A compelling true story of one dog's rescue from a Pennsylvania puppy mill

This touching narrative uses the poignant makeover of Gracie, a sickly Cavalier King Charles Spaniel, to tell the story of America's hidden puppy mills-commercial kennels that breed dogs in horrific living conditions and churn out often-diseased and emotionally damaged puppies for sale.

Saving Gracie chronicles how one little dog is transformed from a bedraggled animal worn out from bearing puppies into a loving, healthy member of her new family; and how her owner, Linda Jackson, is changed from a person who barely tolerated dogs to a woman passionately determined not only to save Gracie's life, but also to get the word out about the millions of American puppy mill dogs who need our help.

  • A touching story of survival and redemption
  • Written by award-winning journalist Carol Bradley
  • Newsworthy issues call animal lovers to action

Join journalist Carol Bradley as she draws back the curtain on the world of illegal puppy production in Saving Gracie.

Amazon Exclusive: Q&A with Author Carol Bradley

Author Carol Bradley with her two dogs

What are puppy mills?
Puppy mills are commercial kennels where dogs are treated like livestock, forced to produce puppies in often-squalid conditions. Puppy mills vary in size – they can contain as few as a dozen dogs or more than 1,000. Any breeder who subjects his or her dogs to filthy cages or runs, extreme temperatures, inadequate food and water and little to no socialization or veterinary care is operating a puppy mill.

How many puppy mills are there in the United States?
The Humane Society of the United States estimated in 2008 that there were 10,000 puppy mills in America. The head of the Humane Society, Wayne Pacelle, now believes the number is closer to 15,000.

Aren't puppy mills illegal?
Surprisingly, no. In most states breeders may confine dogs to wire cages their entire lives if they so choose. Breeders can be charged with animal cruelty if they fail to provide adequate food or water, but there aren't nearly enough federal or state inspectors to keep tabs on shoddy operators, and even when they're discovered, they are often given a free pass.

What is it about Gracie that made you want to tell her story?
Gracie is a Cavalier King Charles Spaniel, a breed renowned for their companionship -- they're total lapdogs. I was struck by the resilience a small, vulnerable dog would need to muster to overcome a life as traumatic as the one Gracie had led. I was intrigued, too, by her new owner, Linda Jackson, a woman who hadn't necessarily wanted a dog—she adopted Gracie to satisfy her kids—but who wound up being changed forever by the experience.

How do breeding dogs like Gracie become available?
Breeders are sometimes willing to sell at a discount dogs that have spent years having puppies.
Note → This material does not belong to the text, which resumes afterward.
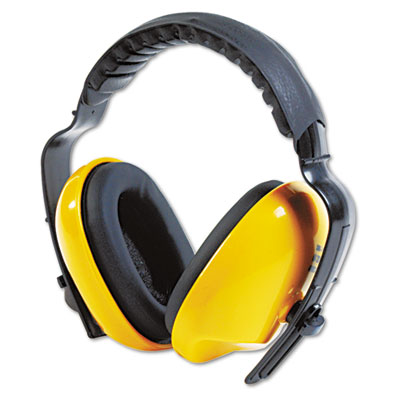 Durable, lightweight and adjustable noise protection ear muffs.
Rescue groups also purchase some of these dogs at auctions and then try to adopt them out. Puppy mill survivors aren't for everyone, but people who have the patience to work with a traumatized dog often find the experience deeply gratifying.
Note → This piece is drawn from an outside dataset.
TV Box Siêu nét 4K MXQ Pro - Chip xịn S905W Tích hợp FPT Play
Letter to Readers from Carol Bradley

Gracie after being rescued

From the attic office of my home in Great Falls, Montana, I have a bird's-eye view of Memorial Park, where occasionally a dog will sprint by, happy to be alive. It's heart-warming to watch because I am mindful that across America, hundreds of thousands of dogs are kept in cages, never once allowed the simple freedom of running through grass.

As a newspaper reporter in my former life, I covered the story of a puppy mill -- a large-volume dog-breeding operation involving 180 neglected and abused collies. My husband and I had two shelties at the time, and the similarities between those sweet-tempered collies and my own dogs were distressing. Long after the breeders were convicted and the dogs adopted out to new homes, the dark side of dog-breeding still haunted me. I began searching for the right dog, the right case to tell the story of puppy mills in America. The trail led me to Gracie, a Cavalier King Charles Spaniel who was rescued from a puppy mill in Pennsylvania. After six years of living in a cage, giving birth to puppies, Gracie finally had a chance at a new life. But could she overcome the cruelty of her past?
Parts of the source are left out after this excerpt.